Basic monetary theory in 47 minutes (via Paul Huybrechts). Loans do not come out of deposits and other lil’ nuggets of monetary insight, as animated by Paul Grignon. I’m bringing sexy back, alright.

On the role and responsibility of FiJo

2 01 2009

In a timely and lucid report, LSE’s Damian Tambini describes the role and responsibility of UK financial journalism (FiJo). Cast as a “a branch of the [journalistic] profession which faces unique ethical dilemmas” (p5),  FiJo is seen as (p6):

based on a ‘social compact’ of rights and responsibilities. Rights and privileges have been afforded to journalists in return for commitments to responsible journalism.

Through interviews with journalists, financiers and regulators, the report provides empirical evidence for professional, technological and editorial challenges facing FiJo, including the critique that FiJo exacerbates “capital markets dysfunctionality” (p9), that it spreads market  “doom and gloom” (p12), that it reports on an increasingly more complex domain (p19) and that it is being colonized by “sanitized” financial PR (p22). These observations lead the author to conclude that (p29):

UK Financial Journalism is at a crossroads. Over the years, it has established a range of professional practices, rules and codes that together amount to a public compact of privileges (rights of access and a range of other freedoms) which have been granted in the light of the particular function that financial journalism plays. But due to change in the practices of journalism, and challenges to the accepted notion of who is a member of the profession, this established compact is likely to be increasingly challenged. There is a choice: either the informal institutions that police and guarantee ethical behaviour (such as the PCC and the codes enforced by individual outlets) will be shored up and law and policy will clarify to whom privileges such as source protection should be granted; or those privileges will be watered down. Standards will be compared and compete with standards of other countries and other media, and the extent to which the ethics of professional financial journalism remain the most appropriate will continue to be debated.

The 38-page report is accessible as a pdf document.
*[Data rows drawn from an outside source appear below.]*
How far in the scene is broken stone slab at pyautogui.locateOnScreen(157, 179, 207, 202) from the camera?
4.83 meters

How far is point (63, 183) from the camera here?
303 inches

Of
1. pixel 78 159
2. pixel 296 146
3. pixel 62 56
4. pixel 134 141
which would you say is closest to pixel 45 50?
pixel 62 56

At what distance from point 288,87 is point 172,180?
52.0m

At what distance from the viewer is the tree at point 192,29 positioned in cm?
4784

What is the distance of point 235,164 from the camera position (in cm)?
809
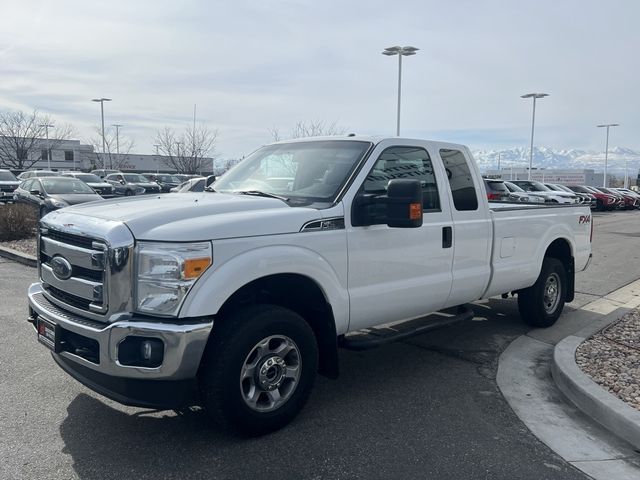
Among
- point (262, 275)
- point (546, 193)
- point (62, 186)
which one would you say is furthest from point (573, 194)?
point (262, 275)

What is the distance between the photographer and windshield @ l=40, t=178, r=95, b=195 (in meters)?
16.4

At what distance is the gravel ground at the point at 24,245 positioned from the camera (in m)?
11.2

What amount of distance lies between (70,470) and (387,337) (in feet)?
8.11

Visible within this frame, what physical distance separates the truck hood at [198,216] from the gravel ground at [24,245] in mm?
7878

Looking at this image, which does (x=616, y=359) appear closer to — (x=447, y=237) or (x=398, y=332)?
(x=447, y=237)

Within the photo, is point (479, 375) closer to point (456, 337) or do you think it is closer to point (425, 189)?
point (456, 337)

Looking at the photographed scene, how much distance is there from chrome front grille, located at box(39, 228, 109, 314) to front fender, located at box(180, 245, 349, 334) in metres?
0.57

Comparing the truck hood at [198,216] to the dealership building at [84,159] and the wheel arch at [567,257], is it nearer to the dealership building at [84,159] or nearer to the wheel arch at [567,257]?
the wheel arch at [567,257]

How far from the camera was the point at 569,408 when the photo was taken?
14.7 ft

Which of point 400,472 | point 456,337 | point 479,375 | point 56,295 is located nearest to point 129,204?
point 56,295

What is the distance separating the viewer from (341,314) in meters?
4.19

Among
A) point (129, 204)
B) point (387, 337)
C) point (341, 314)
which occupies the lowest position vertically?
point (387, 337)

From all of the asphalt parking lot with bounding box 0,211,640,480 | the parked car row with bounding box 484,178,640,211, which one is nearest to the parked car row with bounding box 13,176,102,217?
the asphalt parking lot with bounding box 0,211,640,480

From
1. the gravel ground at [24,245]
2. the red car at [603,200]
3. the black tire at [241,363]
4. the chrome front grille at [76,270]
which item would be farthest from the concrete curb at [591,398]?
the red car at [603,200]
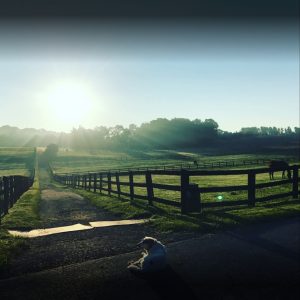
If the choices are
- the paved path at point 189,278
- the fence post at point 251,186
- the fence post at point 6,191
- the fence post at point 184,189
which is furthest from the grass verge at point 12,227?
the fence post at point 251,186

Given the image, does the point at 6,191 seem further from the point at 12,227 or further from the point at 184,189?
the point at 184,189

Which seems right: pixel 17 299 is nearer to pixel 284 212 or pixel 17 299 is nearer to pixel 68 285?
pixel 68 285

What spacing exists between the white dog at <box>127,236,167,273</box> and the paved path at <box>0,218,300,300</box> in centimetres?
16

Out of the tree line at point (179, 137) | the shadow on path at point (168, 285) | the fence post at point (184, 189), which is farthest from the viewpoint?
the tree line at point (179, 137)

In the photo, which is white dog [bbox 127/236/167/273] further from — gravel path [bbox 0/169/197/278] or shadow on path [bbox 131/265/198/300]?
gravel path [bbox 0/169/197/278]

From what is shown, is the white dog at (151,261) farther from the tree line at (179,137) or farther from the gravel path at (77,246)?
the tree line at (179,137)

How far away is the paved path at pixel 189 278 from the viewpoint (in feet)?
18.5

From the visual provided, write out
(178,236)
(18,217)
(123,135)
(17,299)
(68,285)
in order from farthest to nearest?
1. (123,135)
2. (18,217)
3. (178,236)
4. (68,285)
5. (17,299)

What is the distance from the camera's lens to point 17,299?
215 inches

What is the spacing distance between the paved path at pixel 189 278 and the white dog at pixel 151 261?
6.3 inches

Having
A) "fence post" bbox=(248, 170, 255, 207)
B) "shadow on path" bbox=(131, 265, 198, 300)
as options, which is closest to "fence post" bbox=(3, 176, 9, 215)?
"fence post" bbox=(248, 170, 255, 207)

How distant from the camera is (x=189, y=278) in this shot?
6.25m

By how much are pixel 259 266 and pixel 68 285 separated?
129 inches

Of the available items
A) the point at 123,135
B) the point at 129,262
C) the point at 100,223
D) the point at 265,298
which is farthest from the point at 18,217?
the point at 123,135
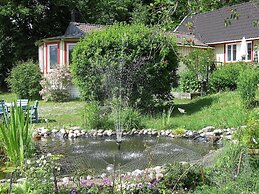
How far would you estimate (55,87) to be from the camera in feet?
65.6

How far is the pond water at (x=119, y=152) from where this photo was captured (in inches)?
303

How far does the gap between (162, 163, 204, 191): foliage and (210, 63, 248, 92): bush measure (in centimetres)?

As seen on South Bank: subprime lending

20 10 2008

Currently making the blogosphere worthwhile (heads up to discoursology) is a brilliant satire on the subprime implosion by John Bird and John Fortune. Having explained the intricacies of market sentiment, they show how lending money to ‘an unemployed black man in a string vest’ becomes a ‘structured investment vehicle’. This sketch first aired in 2007, but remains topical.

Not so Fortis: share price falls to €1.2

16 10 2008

After a weeklong suspension and the release of “non-audited pro-forma figures“, Fortis trading resumed on Tuesday, sparking a massacre: Fortis Euronext shares fell a whopping 77% to €1.2 euro. At the investment club conference last week – after the BeNeLux nationalization but before the BNP Paribas takeover – Fortis shares were estimated at a value between €3 to €4. In its “new constellation”, Fortis plans to focus on global insurance.

Fortis also announced that it was planning to call a shareholder meeting in eight weeks. I would give good money to attend this meeting because investors are outraged over what they see as “mismanagement” and “misinformation”. Lobbygroup argues that shareholders are left with:

  • a marginalised company with a 66% stake in a structured products portfolio (worth 6,8 billion euro)
  • a small insurance business that could not be sold directly (Insurance International) worth between 1,5 and 2,0 billion euro.
  • no dividend
  • a 90 percent decline in the shareprice.

“Some easing of global monetary conditions is therefore warranted”

8 10 2008

The US Federal Reserve, the European Central Bank and the Banks of England, Canada, Switzerland and Sweden have announced an interest rate reduction by 0.5%. This coordinated measure is as uncommon as a presidential candidate referring to his opponent in a national debate as “that one“.